● **PROBLEM REQUIREMENTS**
Look for the line containing "Is the red volunteer vest at pixel 353 224 farther" in the listing below. Retype that line and every subsequent line through the last one, and only those.

Scene question records
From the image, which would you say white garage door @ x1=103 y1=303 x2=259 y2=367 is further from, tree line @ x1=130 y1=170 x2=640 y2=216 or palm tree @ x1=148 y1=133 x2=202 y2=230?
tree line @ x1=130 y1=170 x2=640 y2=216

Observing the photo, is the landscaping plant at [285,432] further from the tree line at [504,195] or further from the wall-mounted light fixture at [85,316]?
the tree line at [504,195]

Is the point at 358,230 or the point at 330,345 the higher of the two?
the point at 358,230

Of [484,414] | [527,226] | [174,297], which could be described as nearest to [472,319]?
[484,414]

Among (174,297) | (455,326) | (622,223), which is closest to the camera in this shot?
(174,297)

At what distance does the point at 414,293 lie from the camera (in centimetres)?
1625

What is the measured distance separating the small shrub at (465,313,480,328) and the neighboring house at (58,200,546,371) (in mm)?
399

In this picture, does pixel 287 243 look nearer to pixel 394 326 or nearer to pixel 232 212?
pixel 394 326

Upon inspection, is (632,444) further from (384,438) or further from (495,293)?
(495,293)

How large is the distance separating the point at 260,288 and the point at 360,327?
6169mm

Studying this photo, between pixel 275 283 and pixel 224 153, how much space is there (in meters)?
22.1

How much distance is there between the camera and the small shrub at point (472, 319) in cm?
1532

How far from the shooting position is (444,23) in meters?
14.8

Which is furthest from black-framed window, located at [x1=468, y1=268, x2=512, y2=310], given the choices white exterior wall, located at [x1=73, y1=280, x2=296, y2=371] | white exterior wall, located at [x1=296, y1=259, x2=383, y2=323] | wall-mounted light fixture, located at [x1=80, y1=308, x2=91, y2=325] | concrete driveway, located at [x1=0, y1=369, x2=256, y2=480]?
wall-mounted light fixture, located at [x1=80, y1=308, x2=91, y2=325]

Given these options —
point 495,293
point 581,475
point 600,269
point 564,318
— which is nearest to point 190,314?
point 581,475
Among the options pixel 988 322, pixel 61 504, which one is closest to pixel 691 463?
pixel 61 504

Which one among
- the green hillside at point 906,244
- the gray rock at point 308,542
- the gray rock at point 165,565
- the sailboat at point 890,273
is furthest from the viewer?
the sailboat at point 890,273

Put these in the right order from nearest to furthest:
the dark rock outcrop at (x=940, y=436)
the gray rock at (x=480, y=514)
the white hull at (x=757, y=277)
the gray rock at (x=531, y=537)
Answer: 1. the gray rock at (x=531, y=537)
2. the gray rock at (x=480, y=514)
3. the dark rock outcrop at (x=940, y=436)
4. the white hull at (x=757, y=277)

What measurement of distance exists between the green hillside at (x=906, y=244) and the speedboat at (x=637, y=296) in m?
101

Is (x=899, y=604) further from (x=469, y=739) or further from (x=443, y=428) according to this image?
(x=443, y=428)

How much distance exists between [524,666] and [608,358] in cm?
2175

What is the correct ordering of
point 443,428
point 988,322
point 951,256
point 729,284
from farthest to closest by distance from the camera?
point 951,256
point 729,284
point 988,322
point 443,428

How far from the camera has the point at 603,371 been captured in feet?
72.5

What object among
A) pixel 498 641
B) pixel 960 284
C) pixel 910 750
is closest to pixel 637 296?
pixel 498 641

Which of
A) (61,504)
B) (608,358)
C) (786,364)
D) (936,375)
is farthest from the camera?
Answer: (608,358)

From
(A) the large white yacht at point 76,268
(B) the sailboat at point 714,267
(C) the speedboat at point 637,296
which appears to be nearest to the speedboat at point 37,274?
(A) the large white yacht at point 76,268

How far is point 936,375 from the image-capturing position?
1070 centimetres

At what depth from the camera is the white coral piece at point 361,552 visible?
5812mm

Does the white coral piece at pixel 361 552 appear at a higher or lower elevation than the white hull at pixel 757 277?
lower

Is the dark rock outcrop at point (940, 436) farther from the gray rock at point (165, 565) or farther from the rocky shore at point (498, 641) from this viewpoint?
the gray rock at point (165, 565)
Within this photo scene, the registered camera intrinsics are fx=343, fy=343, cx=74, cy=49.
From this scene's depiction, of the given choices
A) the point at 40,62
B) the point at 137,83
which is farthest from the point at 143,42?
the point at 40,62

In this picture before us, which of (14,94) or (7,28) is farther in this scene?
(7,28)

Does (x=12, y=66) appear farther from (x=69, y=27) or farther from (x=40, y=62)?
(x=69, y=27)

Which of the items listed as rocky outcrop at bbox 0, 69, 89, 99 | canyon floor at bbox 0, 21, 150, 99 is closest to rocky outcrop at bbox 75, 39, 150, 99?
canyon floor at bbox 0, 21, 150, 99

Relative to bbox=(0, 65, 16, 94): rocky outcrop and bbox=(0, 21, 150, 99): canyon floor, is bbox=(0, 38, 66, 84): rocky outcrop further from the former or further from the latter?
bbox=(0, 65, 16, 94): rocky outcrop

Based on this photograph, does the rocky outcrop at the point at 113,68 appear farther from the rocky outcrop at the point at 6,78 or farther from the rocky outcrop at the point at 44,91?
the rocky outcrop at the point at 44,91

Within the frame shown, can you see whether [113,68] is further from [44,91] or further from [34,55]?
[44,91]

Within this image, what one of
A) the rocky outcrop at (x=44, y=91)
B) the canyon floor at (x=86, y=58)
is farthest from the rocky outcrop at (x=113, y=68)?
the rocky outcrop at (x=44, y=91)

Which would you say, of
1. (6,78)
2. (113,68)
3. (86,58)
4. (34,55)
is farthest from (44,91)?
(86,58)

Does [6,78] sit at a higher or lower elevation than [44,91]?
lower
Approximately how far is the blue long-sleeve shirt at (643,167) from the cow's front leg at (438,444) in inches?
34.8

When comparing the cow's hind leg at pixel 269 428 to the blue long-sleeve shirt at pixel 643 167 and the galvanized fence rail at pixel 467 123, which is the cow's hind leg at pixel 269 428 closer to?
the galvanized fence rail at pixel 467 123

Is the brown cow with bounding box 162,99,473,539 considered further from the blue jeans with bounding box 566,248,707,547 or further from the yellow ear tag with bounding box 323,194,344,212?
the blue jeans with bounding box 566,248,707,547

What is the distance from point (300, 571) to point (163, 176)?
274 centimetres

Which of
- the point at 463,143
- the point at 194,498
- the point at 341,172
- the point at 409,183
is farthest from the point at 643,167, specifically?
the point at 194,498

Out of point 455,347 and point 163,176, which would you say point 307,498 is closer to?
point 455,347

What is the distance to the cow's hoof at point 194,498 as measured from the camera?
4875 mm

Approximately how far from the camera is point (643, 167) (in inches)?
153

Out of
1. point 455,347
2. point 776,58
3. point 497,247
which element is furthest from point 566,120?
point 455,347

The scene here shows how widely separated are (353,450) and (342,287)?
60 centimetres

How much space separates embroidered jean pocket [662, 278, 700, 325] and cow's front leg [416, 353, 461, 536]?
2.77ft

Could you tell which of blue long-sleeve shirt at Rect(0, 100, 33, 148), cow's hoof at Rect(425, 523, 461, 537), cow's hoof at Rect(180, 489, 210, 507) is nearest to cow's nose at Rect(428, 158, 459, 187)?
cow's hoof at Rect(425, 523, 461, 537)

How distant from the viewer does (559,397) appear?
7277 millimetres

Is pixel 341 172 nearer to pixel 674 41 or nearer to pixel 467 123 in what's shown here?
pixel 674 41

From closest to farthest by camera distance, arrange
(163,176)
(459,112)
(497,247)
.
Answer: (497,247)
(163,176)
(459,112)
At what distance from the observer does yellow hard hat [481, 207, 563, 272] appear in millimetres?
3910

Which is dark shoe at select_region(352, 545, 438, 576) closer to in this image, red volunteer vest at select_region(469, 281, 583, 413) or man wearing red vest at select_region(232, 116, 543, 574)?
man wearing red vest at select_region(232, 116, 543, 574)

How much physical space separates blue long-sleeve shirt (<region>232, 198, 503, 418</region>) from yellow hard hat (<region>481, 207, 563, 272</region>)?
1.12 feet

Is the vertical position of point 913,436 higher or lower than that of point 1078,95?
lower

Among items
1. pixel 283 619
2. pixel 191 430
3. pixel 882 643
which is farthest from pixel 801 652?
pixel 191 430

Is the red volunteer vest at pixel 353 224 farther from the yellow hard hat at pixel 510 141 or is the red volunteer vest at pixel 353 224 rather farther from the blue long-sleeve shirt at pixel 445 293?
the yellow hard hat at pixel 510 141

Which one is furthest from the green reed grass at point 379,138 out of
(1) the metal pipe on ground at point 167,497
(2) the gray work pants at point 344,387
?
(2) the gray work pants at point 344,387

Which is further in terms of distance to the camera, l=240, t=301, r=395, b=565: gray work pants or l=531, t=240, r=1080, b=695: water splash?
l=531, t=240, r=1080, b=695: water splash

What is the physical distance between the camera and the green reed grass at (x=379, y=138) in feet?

● **SOLUTION FOR THIS PROBLEM**
Is the red volunteer vest at pixel 353 224 farther from the yellow hard hat at pixel 510 141 or is the red volunteer vest at pixel 353 224 rather farther from the blue long-sleeve shirt at pixel 445 293?
the yellow hard hat at pixel 510 141

Which one is furthest from the green reed grass at point 379,138 out of
(1) the metal pipe on ground at point 167,497
(2) the gray work pants at point 344,387
?
(2) the gray work pants at point 344,387

Which is further in terms of distance to the camera, l=240, t=301, r=395, b=565: gray work pants or l=531, t=240, r=1080, b=695: water splash?
l=531, t=240, r=1080, b=695: water splash

What is the physical distance between the camera and the green reed grass at (x=379, y=138) in feet?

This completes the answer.